This month, we are focussing on that all-important straightness on the centre line.

Our school is only 20x40m, so a lot of the time I find myself laying out poles on the centre line, and this led me to realise MiniD was practising straight centre lines without even realising it!

There are at least two centre lines (first movement and last movement) in every dressage test - so it pays to practise them! They are the first and last impression the judge will have of you - and in Demi Dressage tests we almost always break the marks down into at least two parts on your final centre line (the line itself, and the halt/salute) so riding them well can really boost your marks - it is often here that we see 8's and even 9's!

So we start off with a quirky new year layout (ten poles to make the numbers 23) and over the next few weeks we'll move on to show you some of our favourite centre line layouts. For these layouts we do tend to use more poles than in the previous two months (where I have tried to keep the number to a minimum to allow as many people as possible to take part with limited equipment) - if you have 8 to 12 poles you should be okay, and you can always adapt the layouts as needed. For example this week, the important poles were the six on the centre line - the additional four just made the numbers 23 for interest (we did use them for our warm up shapes).

A good centre line can be broken down into essentially three parts - the turn onto it, the line itself, and the turn off it. Sadly as you'll see in the video below, our school is still flooded down at the C end (and our yard owner prefers us not to ride through the puddles) we have had to cut off that end, meaning MiniD's turns were sometimes quite abrupt after the poles. Hopefully this won't be a continuing theme for all of January's exercises!
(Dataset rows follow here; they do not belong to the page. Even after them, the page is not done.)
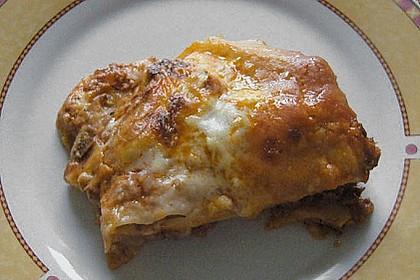 Béchamel-Hackfleisch-Lasagne 75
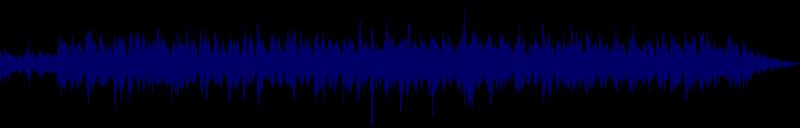 waveform of track #105794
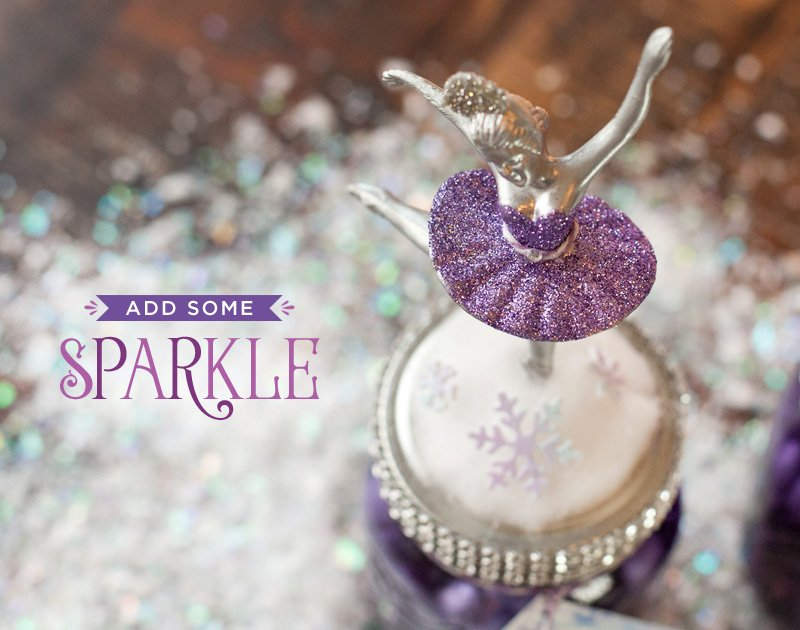 diy glittered ballerina cake topper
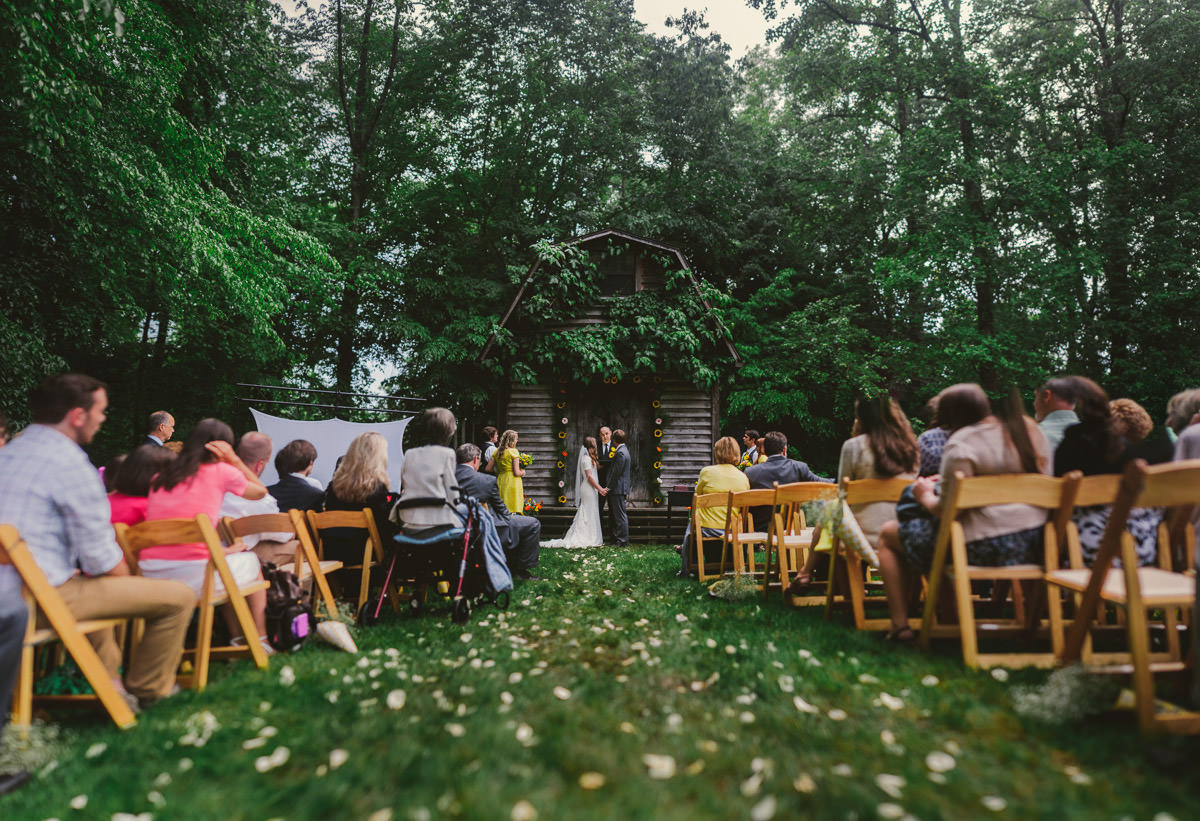 brenizer method bokeh panorama wedding ceremony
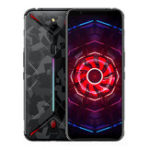 New ZTE Nubia Red Magic 3 Global Version 6.65 Inch FHD+ 5000mAh Android 9.0 48.0MP Rear Camera 12GB RAM 256GB ROM Snapdragon 855 Octa Core 4G Gaming Smartphone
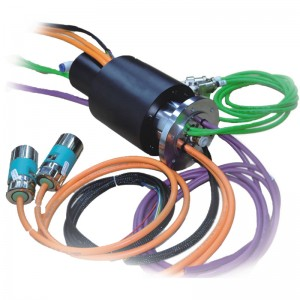 New Arrival China Rotary Joint Steam - Servo-system Slip Rings – AOOD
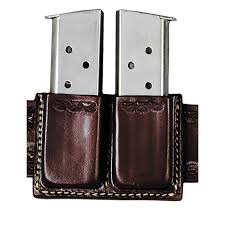 Magazine Belt Holder 100 Wild K Dual Magazine Pouch Triple K 91
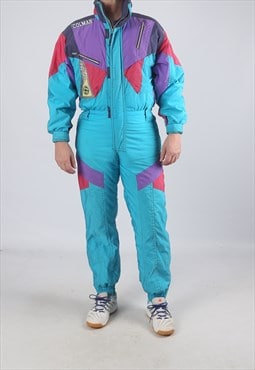 "Vintage COLMAR Full Ski Suit Snow Sports S 38"" (92H)"
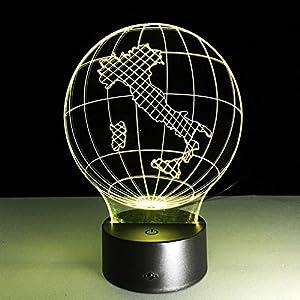 GZXCPC La ilusión óptica 3D llevó la luz de la noche de la iluminación de la lámpara, lámpara de mesa del mapa 7 colores con el cargador USB de acrílico para la decoración de la fiesta de la casa de los niños de la cabecera de los niños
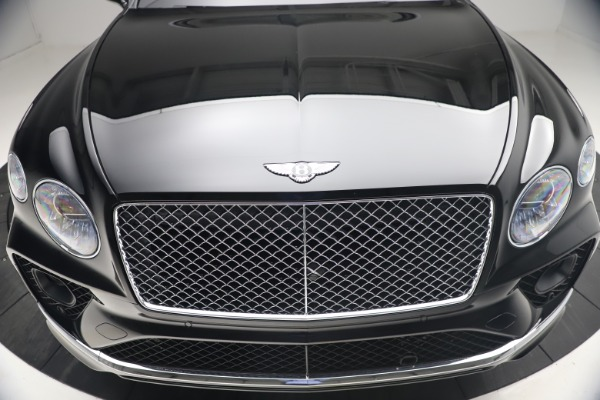 New 2021 Bentley Bentayga Hybrid for sale Sold at Aston Martin of Greenwich in Greenwich CT 06830 12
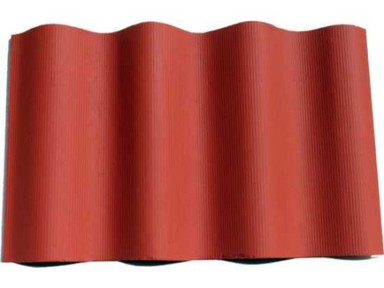 Краска резиновая №2 черепица красная 12кг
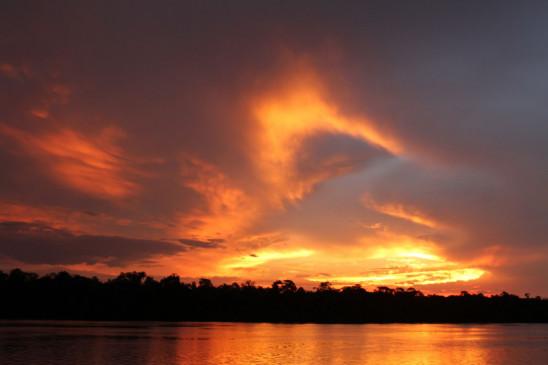 Sendungsbild: Wilde Inseln: Amazonas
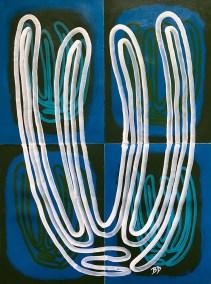 WHITE-ORGAN-PIPE-BLUE-GREEN_18X24_ACRYLIC_CROP_743x1000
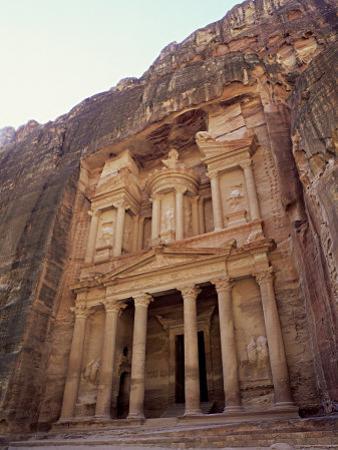 """The """"Treasury"""" Petra, Jordan"""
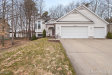 Photo of 11035 Timberline Drive, Allendale, MI 49401 (MLS # 20009499)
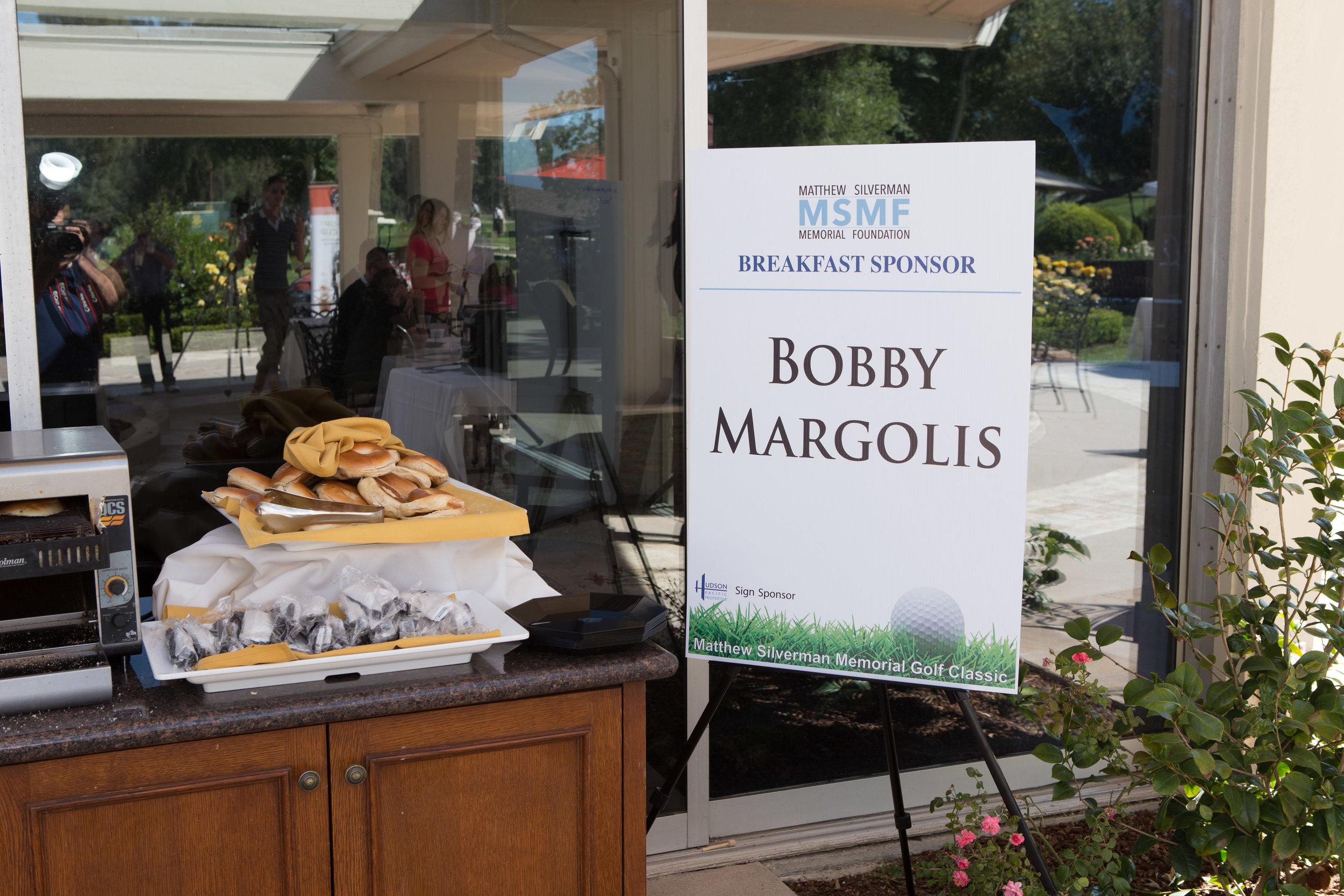 IMG_7779-SIGN-Bobby Margolis.jpg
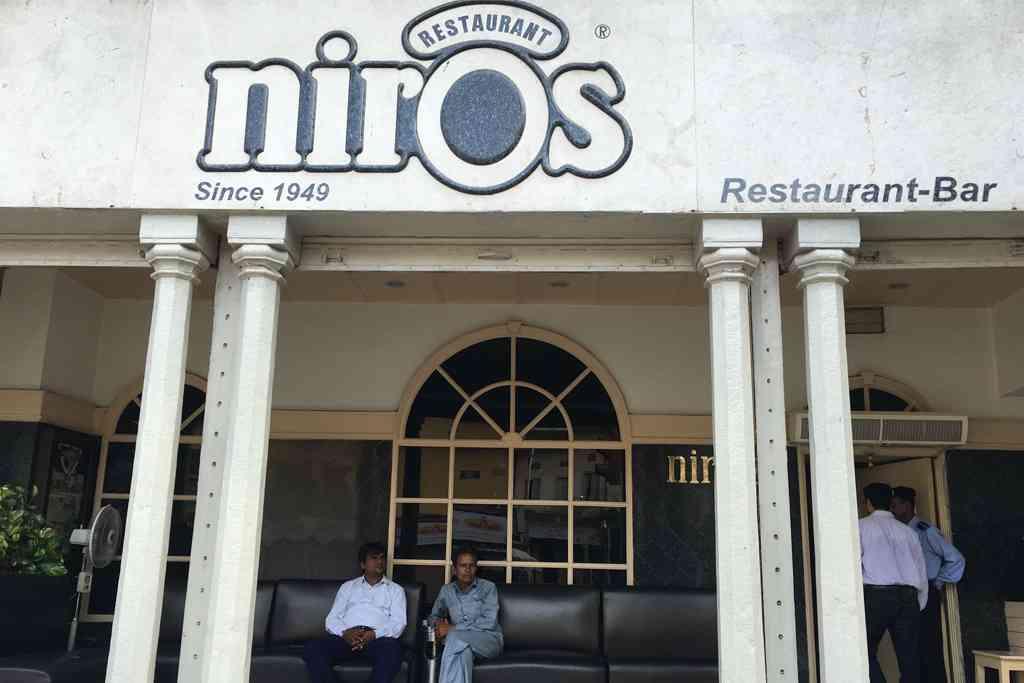 Niro's, M I Road, Jaipur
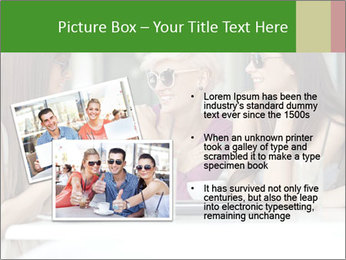 0000071416 PowerPoint Templates - Slide 20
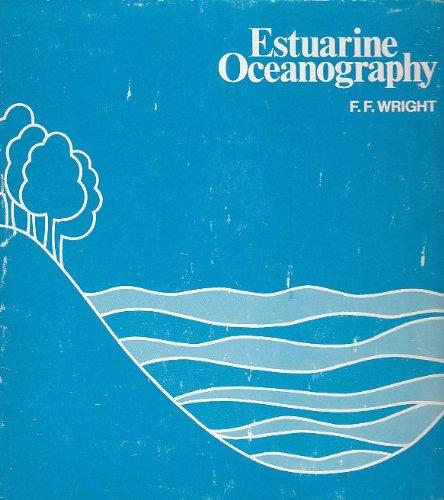 9780070123366: Estuarine Oceanography (CEGS programs publication)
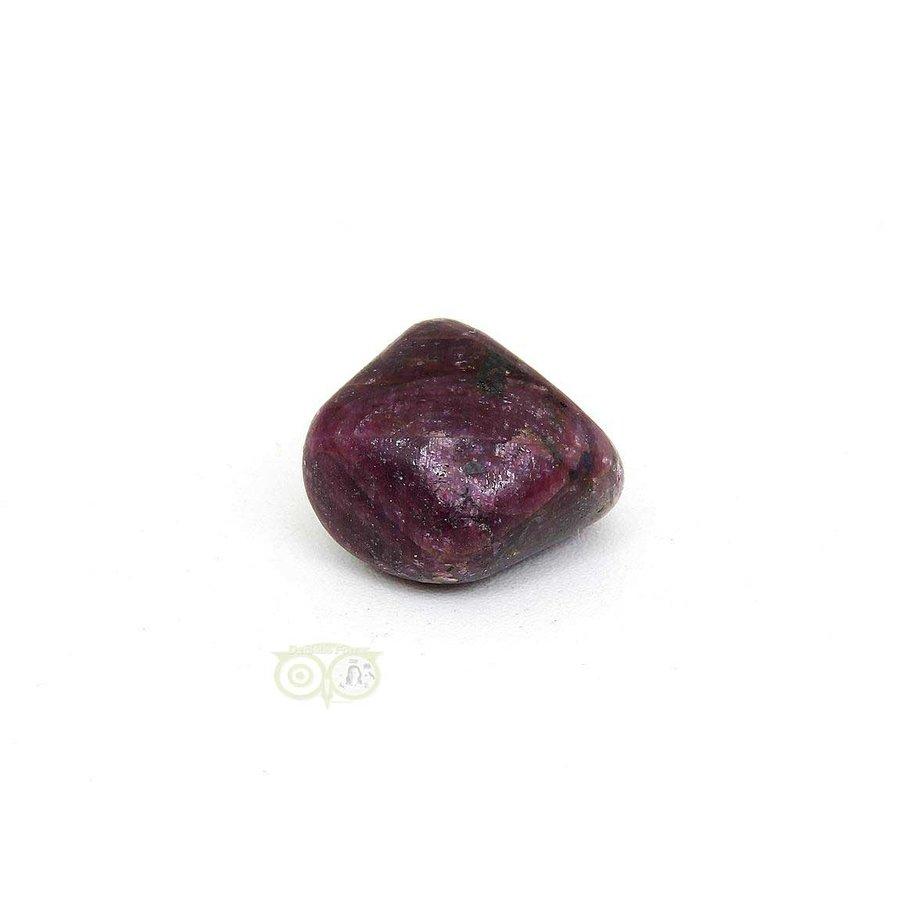 Robijn trommelsteen Nr 16 - 12 gram-3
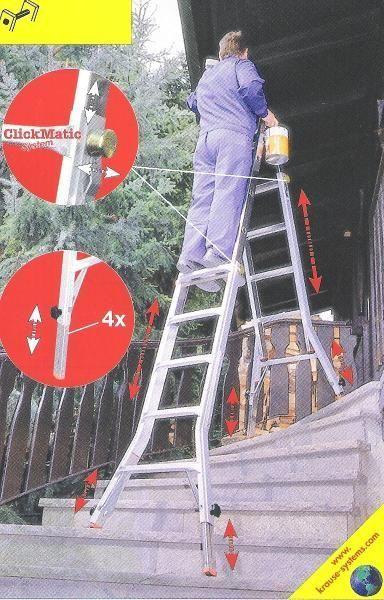Leiter mieten & vermieten - Teleskop Alu-Gelenkleiter bis 5,3 m Länge - Ideal für Treppen und schwer zugängliche Stellen! in Elsdorf (Rheinland)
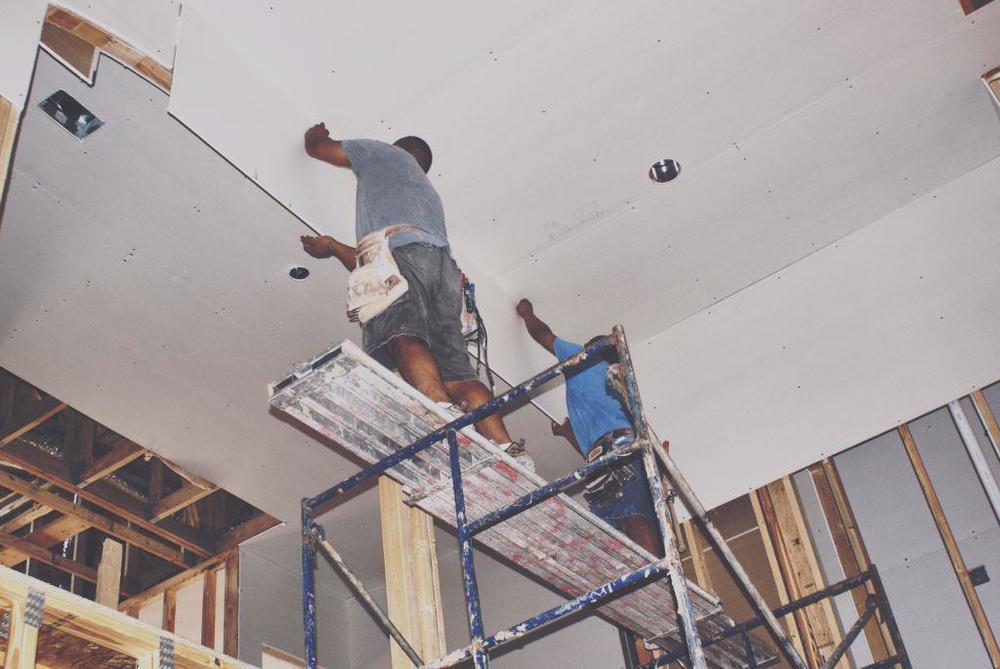 residential drywall Inc 1.jpg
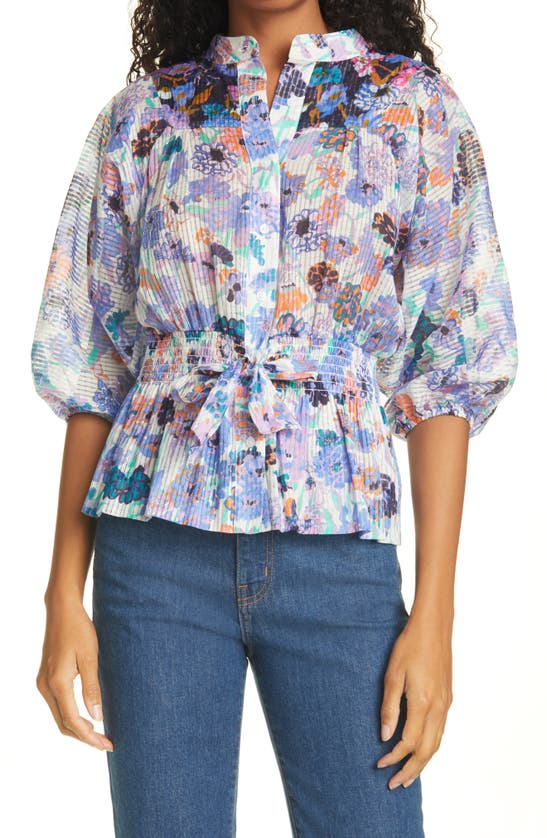 Tanya Taylor Otis Floral Cotton Blouse In Mixed Meadow Ivory/ Navy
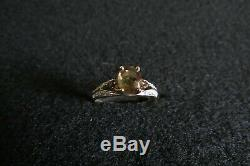 Andalusite and Diamond accents ring. 14K yellow gold. Size 9. New in ring box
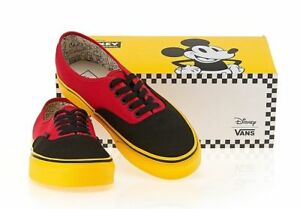8cfd6df1ec0 VANS Disney Mickey Mouse Red Black Yellow Sole Woman Authentic Shoes ...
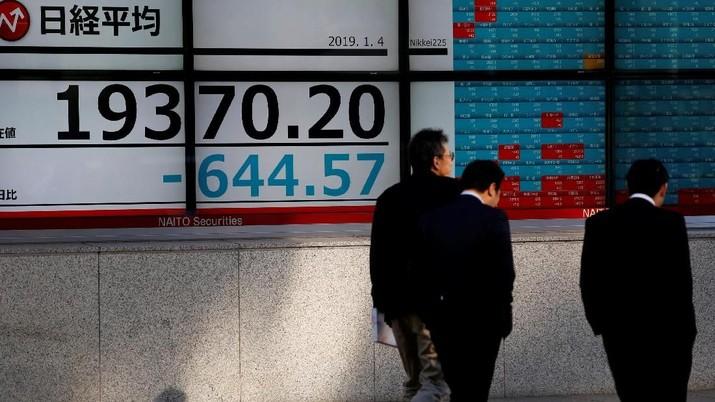 Bursa saham Jepang melemah saat dibuka, Kamis (30/5/2019), menyusul hasil negatif yang dicatatkan Wall Street dini hari tadi.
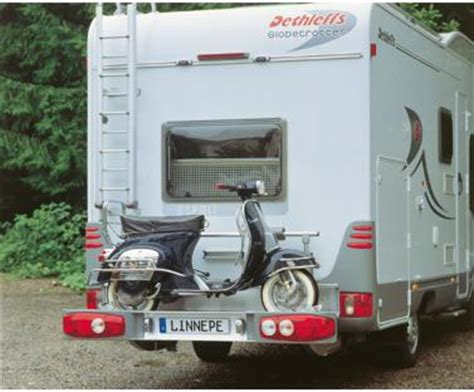 Motorrad Shop Dietikon by Motorradtr 228 Ger Wohnmobil Fahrradtr 228 Ger Motorradtr 228 Ger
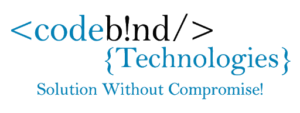 Code Bind Technology - Digital marketing courses in Coimbatore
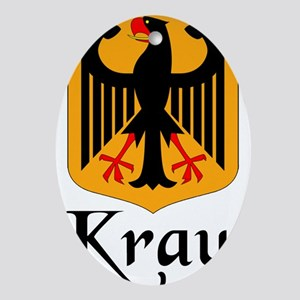 Kraut with Crest Ornament (Oval)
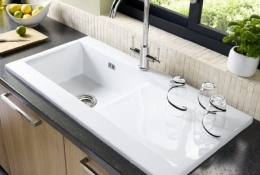 astracast-liscio-1.0-bowl-white-ceramic-kitchen-sink-2-4210-p-copy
This is a pretty simple layout, I hope using the extra poles to make the sides of the 2 and the 3 adds a bit of fun. By January, we're often all feeling a little jaded with winter and mud and wind and rain, so we need those extra incentives to ride!

The lengths of the poles makes the distances for the numbers. As you can see in the video this is a pretty forgiving distance for ponies - mostly Maisie gets three steps of trot in each gap (our poles are 10ft) but occasionally she is a little more open in her stride and gets two in. Smaller ponies like Tangle might get four - but it doesn't really matter, as the poles are spaced far enough to allow them time to think, and to make mistakes. Maisie did actually trip in one of the lines (not in the vid) and being pretty quick and clever with her feet, she popped a tiny canter bounce over the next pole to re-organise her legs and return to trot for the last one.

You will see I have left just a single trot pole distance between the bottom of the 2 and the top of the 3. My ponies are all really experienced with polework, so this variation of distance between the poles is just another 'tool' to give them something to think about. In the final clip where we have the poles raised on our Kublox you can see how this works really well for Maisie as (in MiniD's words here!) she 'sort of half-halted herself' over the single step distance. However, if your ponies (and/or riders) are not experienced with polework, please add more space. You'll still get the benefits of the exercise, but you'll keep everybody safe by not over-facing them with unexpected distances.

It's important to remember when riding centre lines that not only do you need to ride straight, you need to halt straight for your final salute too! Maisie often has Opinions about this, and MiniD is only just learning how to channel her into a straight halt using her legs (the wind didn't help ;) ) So those are a bit wobbly - but that's why we're practising.

The other important thing to remember when riding this layout (all our centre line layouts...) is to make sure you work evenly off both reins. In a dressage test, you can choose which rein you enter off, and it makes sense to turn in off your pony's best rein, to set your centre line up for success. However, if you only ever ride your centre line turns off your best rein (MiniD says Maisie's is her left...) then your good rein will get better - but your less good rein won't! Ideally we want our ponies to be as even as possible, so that there is very little difference between turning off the left rein or the right rein.

The layout is fairly self-explanatory, but here it is anyway. We used a total of ten poles (and yes it is sad I didn't have a fifth purple one for the centre of the 3!)

We finished our session by raising some of the poles with our new Kublox TrotBlox, which had been lurking in my car since their Black Friday sale. These little blocks are so handy, and much safer than many alternative pole raisers. I did nearly lose them to the wind when getting them out of the box...! They are very light!! But once under the poles, they are nice and stable, and lift the poles just enough for our needs <3

Don't forget we're kicking off our 2023 season of online dressage tests now, with our Christmas Stocking Dressage closing this Sunday 8th January. Perfect timing to put those centre lines into practise!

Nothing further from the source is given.